**TASK DESCRIPTION:** Copy the items word for word, from the very start through the line that contains "How many distance".

+++ PROVIDED DATA +++

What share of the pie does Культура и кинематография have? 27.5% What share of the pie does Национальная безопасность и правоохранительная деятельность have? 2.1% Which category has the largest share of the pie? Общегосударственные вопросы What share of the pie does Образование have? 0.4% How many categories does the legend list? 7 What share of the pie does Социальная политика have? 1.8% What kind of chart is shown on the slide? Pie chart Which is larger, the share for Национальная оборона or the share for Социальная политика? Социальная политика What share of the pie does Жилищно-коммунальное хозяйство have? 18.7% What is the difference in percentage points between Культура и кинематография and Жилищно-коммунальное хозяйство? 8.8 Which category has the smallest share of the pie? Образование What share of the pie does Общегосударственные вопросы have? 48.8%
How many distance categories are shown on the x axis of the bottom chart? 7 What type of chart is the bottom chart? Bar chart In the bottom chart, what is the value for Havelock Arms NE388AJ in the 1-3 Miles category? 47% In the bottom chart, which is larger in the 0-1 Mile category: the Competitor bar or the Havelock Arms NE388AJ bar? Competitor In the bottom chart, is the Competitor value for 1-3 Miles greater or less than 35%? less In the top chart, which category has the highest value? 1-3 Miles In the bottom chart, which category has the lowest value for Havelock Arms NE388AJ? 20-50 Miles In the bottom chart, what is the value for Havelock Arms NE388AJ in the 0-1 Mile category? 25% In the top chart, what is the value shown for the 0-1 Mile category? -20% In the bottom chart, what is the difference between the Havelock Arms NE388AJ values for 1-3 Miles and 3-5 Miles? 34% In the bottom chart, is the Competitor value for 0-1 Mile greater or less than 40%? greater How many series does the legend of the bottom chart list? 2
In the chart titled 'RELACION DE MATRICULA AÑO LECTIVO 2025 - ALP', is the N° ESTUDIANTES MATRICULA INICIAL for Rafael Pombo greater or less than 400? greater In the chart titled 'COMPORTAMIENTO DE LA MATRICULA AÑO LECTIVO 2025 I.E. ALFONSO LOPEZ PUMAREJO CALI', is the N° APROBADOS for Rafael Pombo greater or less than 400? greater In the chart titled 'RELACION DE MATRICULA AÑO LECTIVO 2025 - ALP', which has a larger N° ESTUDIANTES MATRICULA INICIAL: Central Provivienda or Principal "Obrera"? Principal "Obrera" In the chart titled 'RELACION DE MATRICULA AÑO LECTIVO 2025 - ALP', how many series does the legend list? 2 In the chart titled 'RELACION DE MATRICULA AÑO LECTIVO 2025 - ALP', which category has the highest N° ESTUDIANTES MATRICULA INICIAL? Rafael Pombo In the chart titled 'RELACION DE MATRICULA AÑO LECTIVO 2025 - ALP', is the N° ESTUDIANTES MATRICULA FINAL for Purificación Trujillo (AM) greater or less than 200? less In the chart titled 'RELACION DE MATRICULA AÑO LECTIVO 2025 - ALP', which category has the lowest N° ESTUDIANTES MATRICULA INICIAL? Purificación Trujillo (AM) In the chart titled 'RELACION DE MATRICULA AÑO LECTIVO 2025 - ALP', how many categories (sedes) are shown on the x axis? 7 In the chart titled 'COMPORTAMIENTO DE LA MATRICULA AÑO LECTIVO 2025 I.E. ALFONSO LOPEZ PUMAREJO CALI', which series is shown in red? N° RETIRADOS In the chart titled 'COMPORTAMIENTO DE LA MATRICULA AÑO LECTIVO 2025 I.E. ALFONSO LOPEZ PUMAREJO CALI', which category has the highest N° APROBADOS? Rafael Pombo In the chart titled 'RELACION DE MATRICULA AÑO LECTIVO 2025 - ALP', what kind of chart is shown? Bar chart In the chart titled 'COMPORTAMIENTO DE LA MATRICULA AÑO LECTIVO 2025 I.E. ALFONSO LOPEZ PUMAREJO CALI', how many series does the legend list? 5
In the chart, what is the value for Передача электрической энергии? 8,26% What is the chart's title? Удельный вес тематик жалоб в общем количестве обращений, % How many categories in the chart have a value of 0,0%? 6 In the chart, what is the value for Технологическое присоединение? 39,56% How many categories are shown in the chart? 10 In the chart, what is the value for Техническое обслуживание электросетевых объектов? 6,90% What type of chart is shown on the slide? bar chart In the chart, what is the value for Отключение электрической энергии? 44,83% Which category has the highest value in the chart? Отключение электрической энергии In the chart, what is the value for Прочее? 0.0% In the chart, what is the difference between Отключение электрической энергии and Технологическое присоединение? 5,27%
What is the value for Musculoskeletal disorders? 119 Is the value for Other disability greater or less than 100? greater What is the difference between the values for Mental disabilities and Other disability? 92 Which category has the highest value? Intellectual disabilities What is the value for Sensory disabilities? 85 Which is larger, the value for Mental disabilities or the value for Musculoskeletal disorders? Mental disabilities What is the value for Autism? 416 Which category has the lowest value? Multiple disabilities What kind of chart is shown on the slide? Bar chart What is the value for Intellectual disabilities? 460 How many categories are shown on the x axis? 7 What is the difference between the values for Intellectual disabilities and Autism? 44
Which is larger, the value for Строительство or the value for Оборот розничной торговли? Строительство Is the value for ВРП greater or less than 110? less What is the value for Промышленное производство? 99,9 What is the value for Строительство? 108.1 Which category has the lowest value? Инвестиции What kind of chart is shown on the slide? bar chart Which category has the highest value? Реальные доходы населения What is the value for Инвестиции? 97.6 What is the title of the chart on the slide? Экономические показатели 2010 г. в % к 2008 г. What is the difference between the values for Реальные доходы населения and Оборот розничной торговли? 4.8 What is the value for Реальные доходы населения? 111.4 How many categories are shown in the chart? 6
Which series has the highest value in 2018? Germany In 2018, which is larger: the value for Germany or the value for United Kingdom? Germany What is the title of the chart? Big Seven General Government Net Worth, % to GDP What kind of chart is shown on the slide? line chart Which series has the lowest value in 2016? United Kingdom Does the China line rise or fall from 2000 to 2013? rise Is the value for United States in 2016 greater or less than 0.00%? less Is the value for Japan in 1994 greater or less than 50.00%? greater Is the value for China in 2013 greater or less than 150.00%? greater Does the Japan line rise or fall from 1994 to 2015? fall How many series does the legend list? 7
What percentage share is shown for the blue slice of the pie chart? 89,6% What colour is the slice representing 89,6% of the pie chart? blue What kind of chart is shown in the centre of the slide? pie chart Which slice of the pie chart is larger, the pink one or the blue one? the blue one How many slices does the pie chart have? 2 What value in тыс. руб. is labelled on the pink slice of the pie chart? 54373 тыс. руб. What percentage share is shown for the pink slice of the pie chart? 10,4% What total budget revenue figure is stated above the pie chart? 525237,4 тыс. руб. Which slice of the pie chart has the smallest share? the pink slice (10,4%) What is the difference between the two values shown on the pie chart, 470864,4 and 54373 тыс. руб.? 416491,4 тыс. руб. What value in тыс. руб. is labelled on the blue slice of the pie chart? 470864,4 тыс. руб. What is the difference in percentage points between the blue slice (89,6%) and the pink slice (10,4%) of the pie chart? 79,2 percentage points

+++

**TASK RESULT:**
What share of the pie does Культура и кинематография have? 27.5% What share of the pie does Национальная безопасность и правоохранительная деятельность have? 2.1% Which category has the largest share of the pie? Общегосударственные вопросы What share of the pie does Образование have? 0.4% How many categories does the legend list? 7 What share of the pie does Социальная политика have? 1.8% What kind of chart is shown on the slide? Pie chart Which is larger, the share for Национальная оборона or the share for Социальная политика? Социальная политика What share of the pie does Жилищно-коммунальное хозяйство have? 18.7% What is the difference in percentage points between Культура и кинематография and Жилищно-коммунальное хозяйство? 8.8 Which category has the smallest share of the pie? Образование What share of the pie does Общегосударственные вопросы have? 48.8%
How many distance categories are shown on the x axis of the bottom chart? 7 What type of chart is the bottom chart? Bar chart In the bottom chart, what is the value for Havelock Arms NE388AJ in the 1-3 Miles category? 47% In the bottom chart, which is larger in the 0-1 Mile category: the Competitor bar or the Havelock Arms NE388AJ bar? Competitor In the bottom chart, is the Competitor value for 1-3 Miles greater or less than 35%? less In the top chart, which category has the highest value? 1-3 Miles In the bottom chart, which category has the lowest value for Havelock Arms NE388AJ? 20-50 Miles In the bottom chart, what is the value for Havelock Arms NE388AJ in the 0-1 Mile category? 25% In the top chart, what is the value shown for the 0-1 Mile category? -20% In the bottom chart, what is the difference between the Havelock Arms NE388AJ values for 1-3 Miles and 3-5 Miles? 34% In the bottom chart, is the Competitor value for 0-1 Mile greater or less than 40%? greater How many series does the legend of the bottom chart list? 2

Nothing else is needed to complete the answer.